◆ Activity:
Repeat the records word for word, excluding any picture.

◆ Source material:
──────────

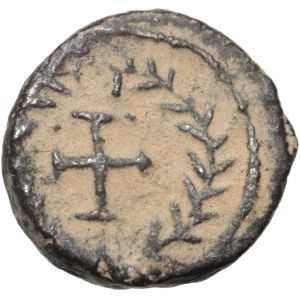 Migration Period, Vandals, Africa, Hilderic 523-530, Nummus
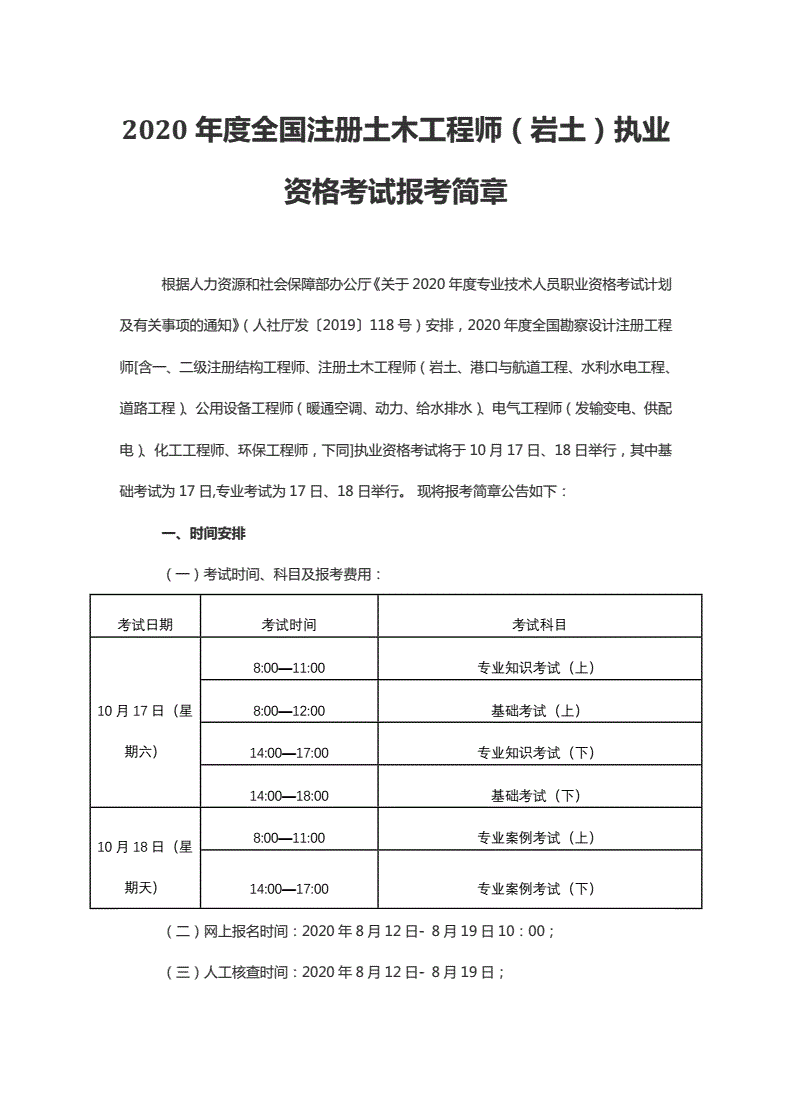 包含注册岩土工程师时间2020的词条  第2张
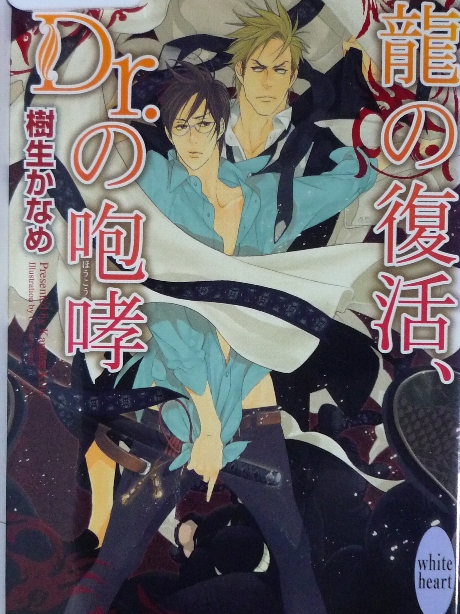 龍の復活、Dr.の咆哮　樹生かなめ(著)
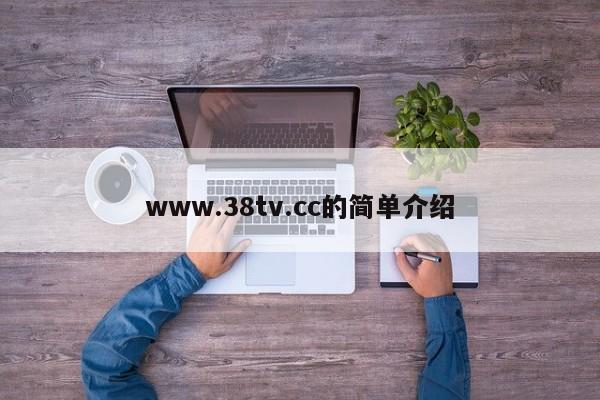 www.38tv.cc的简单介绍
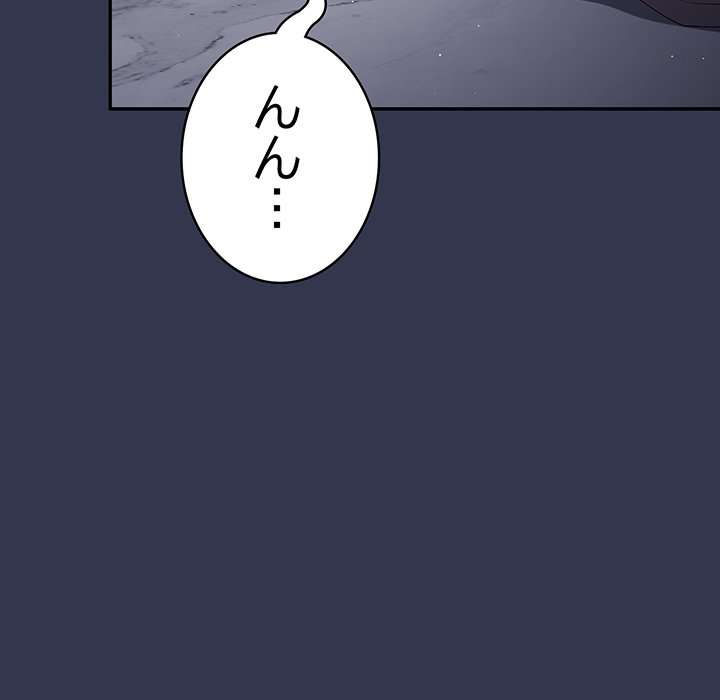 落ちこぼれをキャリーして【タテヨミ】 - Page 16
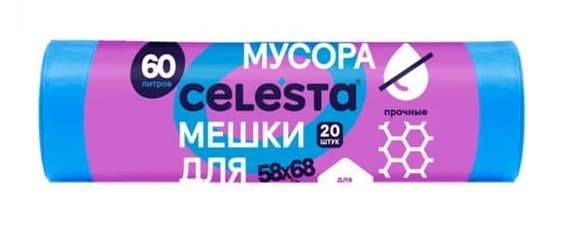 МЕШКИ Д/МУСОРА СЕЛЕСТА 60Л 20ШТ ПОВЫШЕННОЙ ПРОЧНОСТИ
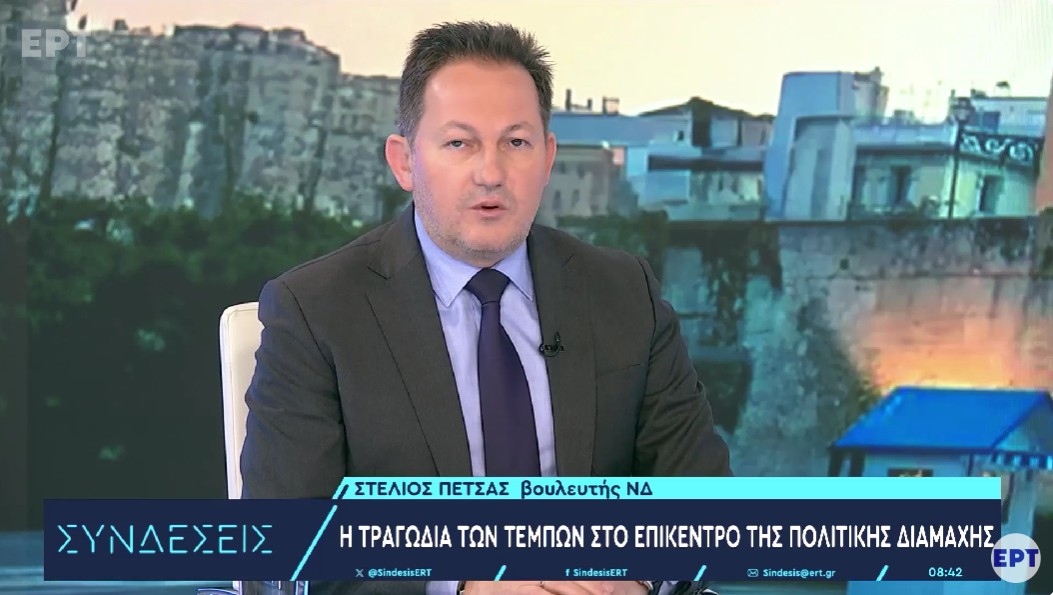 Στέλιος Πέτσας: Η κυβέρνηση κάνει ό,τι μπορεί για να οδηγηθεί η τραγωδία των Τεμπών στον φυσικό δικαστή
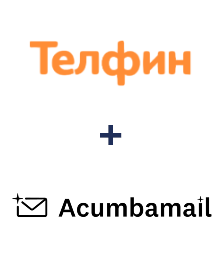 Интеграция Телфин и Acumbamail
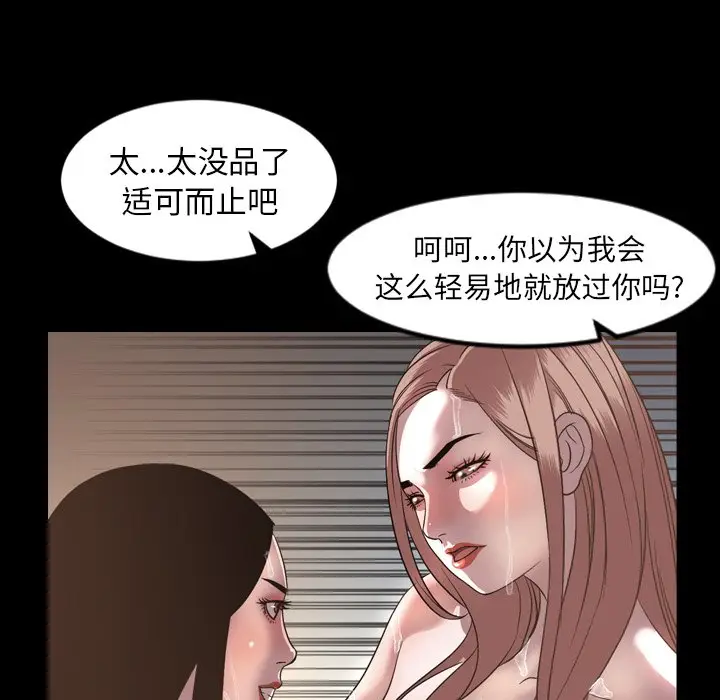 今天有空吗？[顶通]韩漫全集-第 51 话无删减无遮挡章节图片 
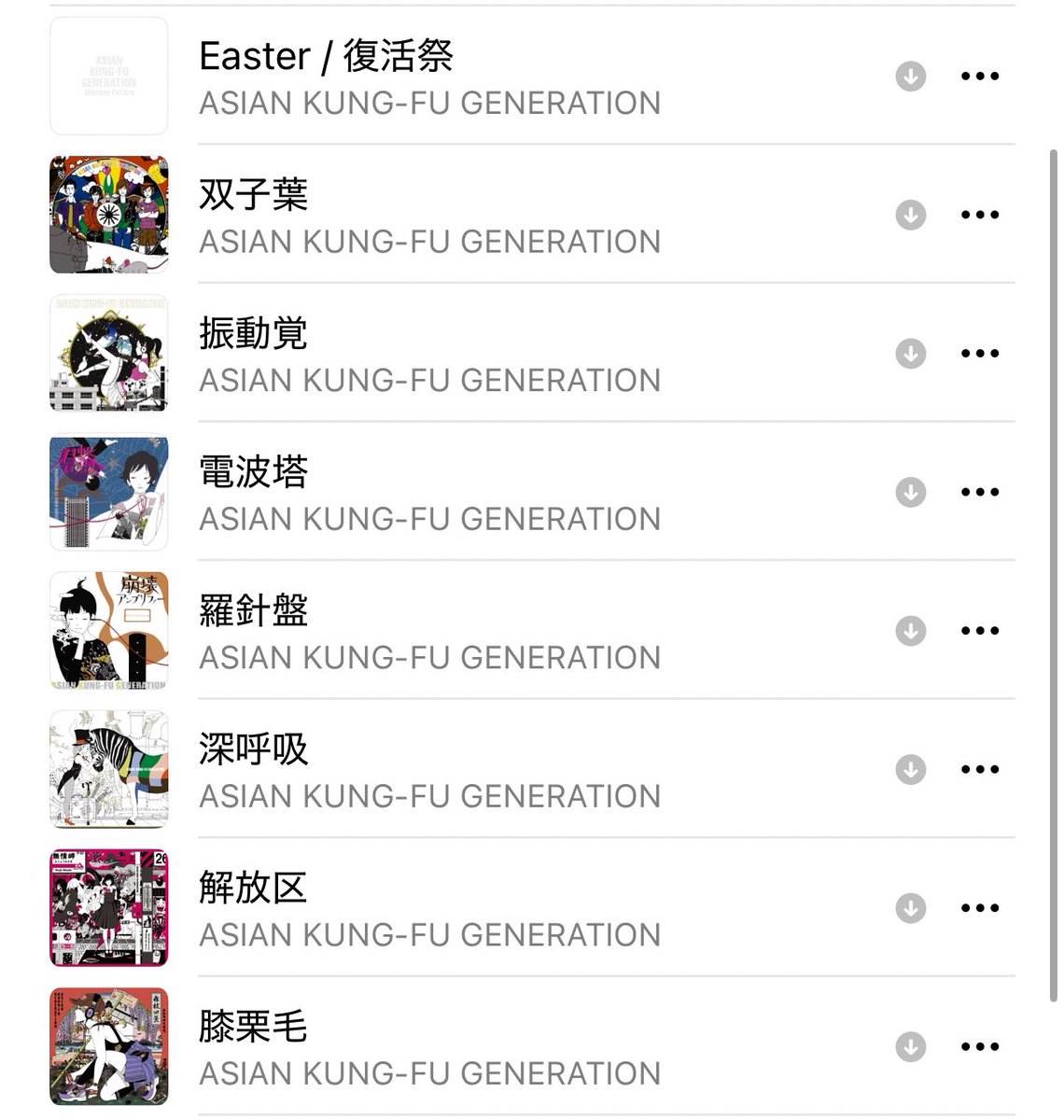 まるくす tweet media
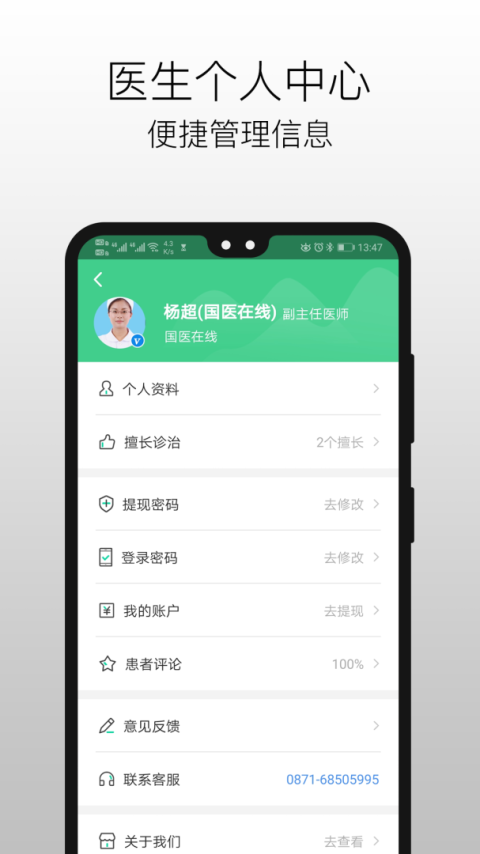 国医在线医生端app
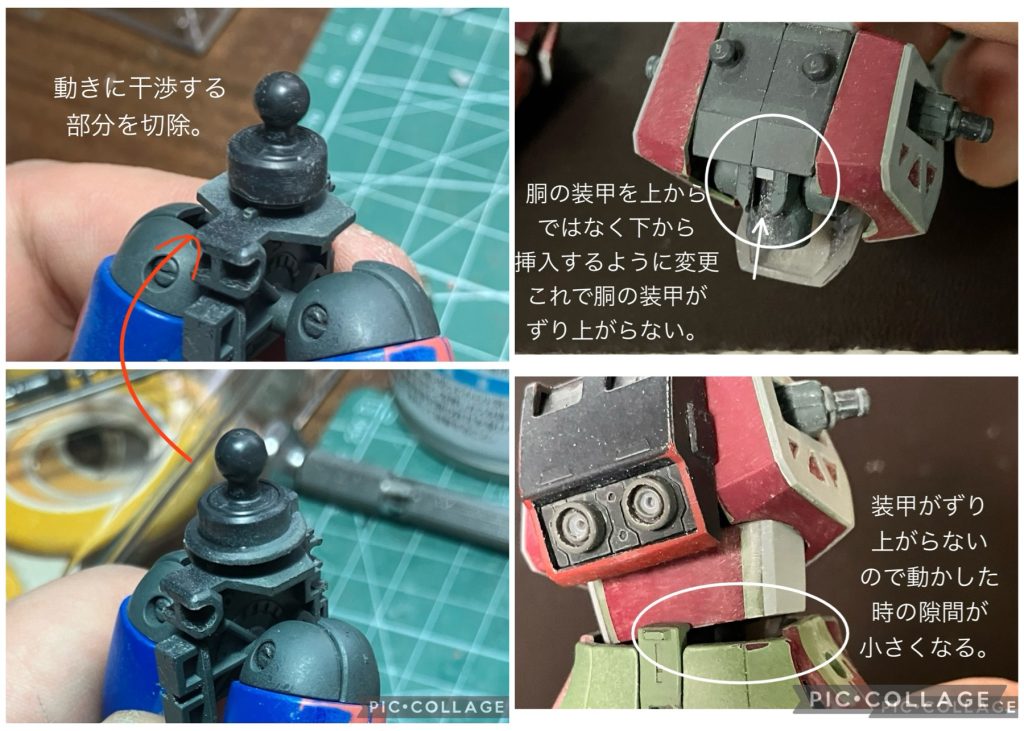 腰関節は装甲に干渉する部分を切除。腹部装甲は下から差し込む形に変更しつつ2㎜ほど下へ。こうすることで、ずり上がって隙間が大きくなるのを防ぐことができる。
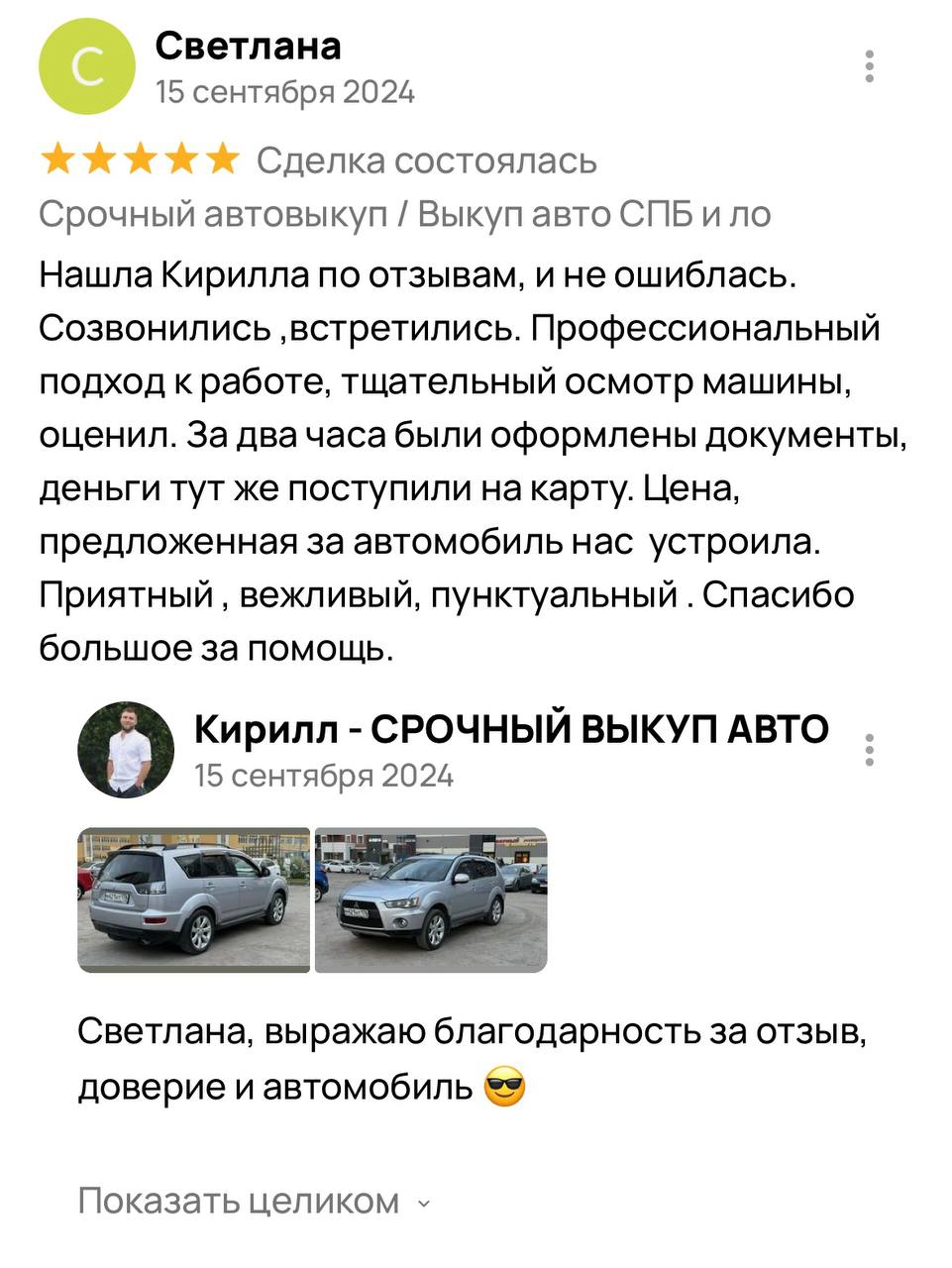 Заголовок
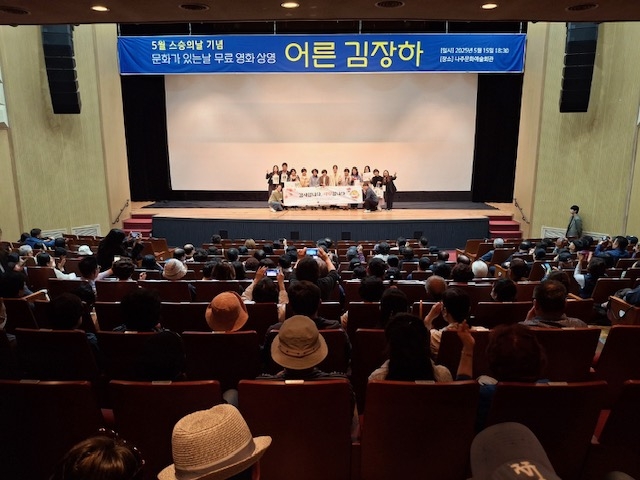 ‘어른김장하’상영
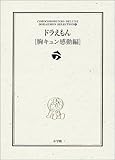 ドラえもん (胸キュン感動編) 5 (小学館コロコロ文庫デラックス―ドラえもんテーマ別傑作選)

──────────

◆ Task solution:
 Migration Period, Vandals, Africa, Hilderic 523-530, Nummus
 包含注册岩土工程师时间2020的词条  第2张
 龍の復活、Dr.の咆哮　樹生かなめ(著)
 www.38tv.cc的简单介绍
 落ちこぼれをキャリーして【タテヨミ】 - Page 16
 МЕШКИ Д/МУСОРА СЕЛЕСТА 60Л 20ШТ ПОВЫШЕННОЙ ПРОЧНОСТИ
 Στέλιος Πέτσας: Η κυβέρνηση κάνει ό,τι μπορεί για να οδηγηθεί η τραγωδία των Τεμπών στον φυσικό δικαστή
 Интеграция Телфин и Acumbamail
 今天有空吗？[顶通]韩漫全集-第 51 话无删减无遮挡章节图片 
 まるくす tweet media
 国医在线医生端app
 腰関節は装甲に干渉する部分を切除。腹部装甲は下から差し込む形に変更しつつ2㎜ほど下へ。こうすることで、ずり上がって隙間が大きくなるのを防ぐことができる。
 Заголовок
 ‘어른김장하’상영
 ドラえもん (胸キュン感動編) 5 (小学館コロコロ文庫デラックス―ドラえもんテーマ別傑作選)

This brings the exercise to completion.